Global Pharmaceutical Research and Development, Abbott Laboratories, 100 Abbott Park Road, Building AP-10, Dep. R4CD, Abbott Park, IL 60064, USA.
BMC Med Genomics. 2010 Jun 22;3:23. doi: 10.1186/1755-8794-3-23.
Cancer is a heterogeneous disease caused by genomic aberrations and characterized by significant variability in clinical outcomes and response to therapies. Several subtypes of common cancers have been identified based on alterations of individual cancer genes, such as HER2, EGFR, and others. However, cancer is a complex disease driven by the interaction of multiple genes, so the copy number status of individual genes is not sufficient to define cancer subtypes and predict responses to treatments. A classification based on genome-wide copy number patterns would be better suited for this purpose.
To develop a more comprehensive cancer taxonomy based on genome-wide patterns of copy number abnormalities, we designed an unsupervised classification algorithm that identifies genomic subgroups of tumors. This algorithm is based on a modified genomic Non-negative Matrix Factorization (gNMF) algorithm and includes several additional components, namely a pilot hierarchical clustering procedure to determine the number of clusters, a multiple random initiation scheme, a new stop criterion for the core gNMF, as well as a 10-fold cross-validation stability test for quality assessment.
We applied our algorithm to identify genomic subgroups of three major cancer types: non-small cell lung carcinoma (NSCLC), colorectal cancer (CRC), and malignant melanoma.

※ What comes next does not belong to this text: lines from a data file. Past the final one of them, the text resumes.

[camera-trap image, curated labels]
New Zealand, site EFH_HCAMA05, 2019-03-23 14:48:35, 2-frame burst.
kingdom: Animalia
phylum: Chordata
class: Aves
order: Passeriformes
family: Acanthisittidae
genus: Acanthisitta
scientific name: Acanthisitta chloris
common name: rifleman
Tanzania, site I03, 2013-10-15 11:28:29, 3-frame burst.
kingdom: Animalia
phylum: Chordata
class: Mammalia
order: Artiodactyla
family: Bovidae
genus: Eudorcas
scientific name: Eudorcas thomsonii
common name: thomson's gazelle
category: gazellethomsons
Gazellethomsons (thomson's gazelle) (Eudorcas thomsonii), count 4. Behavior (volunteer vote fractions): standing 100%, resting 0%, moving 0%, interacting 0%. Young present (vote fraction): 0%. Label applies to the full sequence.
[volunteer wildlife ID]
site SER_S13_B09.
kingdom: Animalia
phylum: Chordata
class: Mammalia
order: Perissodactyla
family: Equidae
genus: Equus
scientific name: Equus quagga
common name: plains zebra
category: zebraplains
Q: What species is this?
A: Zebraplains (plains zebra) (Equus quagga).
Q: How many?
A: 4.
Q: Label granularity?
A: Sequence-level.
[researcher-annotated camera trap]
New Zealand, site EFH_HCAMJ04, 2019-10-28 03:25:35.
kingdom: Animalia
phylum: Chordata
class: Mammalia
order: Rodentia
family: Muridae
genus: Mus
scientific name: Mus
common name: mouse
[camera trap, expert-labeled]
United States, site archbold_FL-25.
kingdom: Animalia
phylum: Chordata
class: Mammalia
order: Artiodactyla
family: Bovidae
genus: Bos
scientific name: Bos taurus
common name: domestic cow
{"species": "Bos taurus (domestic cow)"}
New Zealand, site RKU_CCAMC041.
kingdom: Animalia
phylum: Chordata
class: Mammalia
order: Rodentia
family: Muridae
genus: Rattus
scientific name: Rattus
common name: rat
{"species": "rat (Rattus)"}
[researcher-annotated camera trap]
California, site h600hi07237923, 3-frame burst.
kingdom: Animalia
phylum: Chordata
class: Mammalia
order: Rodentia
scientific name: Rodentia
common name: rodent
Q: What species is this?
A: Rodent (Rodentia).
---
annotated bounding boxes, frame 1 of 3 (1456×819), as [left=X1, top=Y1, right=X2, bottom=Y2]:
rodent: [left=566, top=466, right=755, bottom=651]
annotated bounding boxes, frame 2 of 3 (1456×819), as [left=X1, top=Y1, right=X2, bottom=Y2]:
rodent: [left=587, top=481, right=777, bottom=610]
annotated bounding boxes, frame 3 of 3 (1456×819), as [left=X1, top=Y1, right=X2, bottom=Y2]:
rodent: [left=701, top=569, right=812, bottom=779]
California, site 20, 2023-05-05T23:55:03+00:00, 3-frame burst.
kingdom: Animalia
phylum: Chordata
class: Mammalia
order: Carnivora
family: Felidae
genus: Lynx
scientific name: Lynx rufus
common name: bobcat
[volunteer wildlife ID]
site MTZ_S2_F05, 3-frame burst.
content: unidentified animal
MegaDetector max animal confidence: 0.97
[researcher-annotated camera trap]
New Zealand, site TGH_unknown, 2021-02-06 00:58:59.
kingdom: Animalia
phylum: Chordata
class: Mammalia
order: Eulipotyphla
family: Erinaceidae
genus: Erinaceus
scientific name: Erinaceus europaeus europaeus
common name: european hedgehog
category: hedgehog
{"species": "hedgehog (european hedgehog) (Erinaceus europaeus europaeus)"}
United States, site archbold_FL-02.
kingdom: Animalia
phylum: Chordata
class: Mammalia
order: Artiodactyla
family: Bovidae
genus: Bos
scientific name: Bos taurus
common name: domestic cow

High-density SNP array datasets for patient tumors and established cell lines were used to define genomic subclasses of the diseases and identify cell lines representative of each genomic subtype. The algorithm was compared with several traditional clustering methods and showed improved performance. To validate our genomic taxonomy of NSCLC, we correlated the genomic classification with disease outcomes. Overall survival time and time to recurrence were shown to differ significantly between the genomic subtypes.
We developed an algorithm for cancer classification based on genome-wide patterns of copy number aberrations and demonstrated its superiority to existing clustering methods. The algorithm was applied to define genomic subgroups of three cancer types and identify cell lines representative of these subgroups. Our data enabled the assembly of representative cell line panels for testing drug candidates.
癌症是一种由基因组异常引起的异质性疾病,其临床结果和对治疗的反应存在显著的可变性。已经根据个别癌症基因的改变,如 HER2、EGFR 等,确定了几种常见癌症的亚型。然而,癌症是一种由多个基因相互作用驱动的复杂疾病,因此个别基因的拷贝数状态不足以定义癌症亚型并预测治疗反应。基于全基因组拷贝数模式的分类可能更适合这一目的。
为了基于全基因组拷贝数异常模式开发更全面的癌症分类法,我们设计了一种无监督分类算法,用于识别肿瘤的基因组亚群。该算法基于改进的基因组非负矩阵分解(gNMF)算法,并包含几个附加组件,即用于确定聚类数的试点分层聚类程序、多个随机起始方案、核心 gNMF 的新停止标准,以及用于质量评估的 10 倍交叉验证稳定性测试。
我们应用我们的算法来识别三种主要癌症类型(非小细胞肺癌(NSCLC)、结直肠癌(CRC)和恶性黑色素瘤)的基因组亚群。使用患者肿瘤和已建立的细胞系的高密度 SNP 阵列数据集来定义疾病的基因组亚类,并识别代表每个基因组亚型的细胞系。该算法与几种传统聚类方法进行了比较,显示出了改进的性能。为了验证 NSCLC 的基因组分类法,我们将基因组分类与疾病结果相关联。全生存时间和复发时间在基因组亚型之间存在显著差异。
我们开发了一种基于全基因组拷贝数异常模式的癌症分类算法,并证明了其优于现有聚类方法的性能。该算法应用于定义三种癌症类型的基因组亚群,并识别代表这些亚群的细胞系。我们的数据使代表性细胞系面板能够组装用于测试候选药物。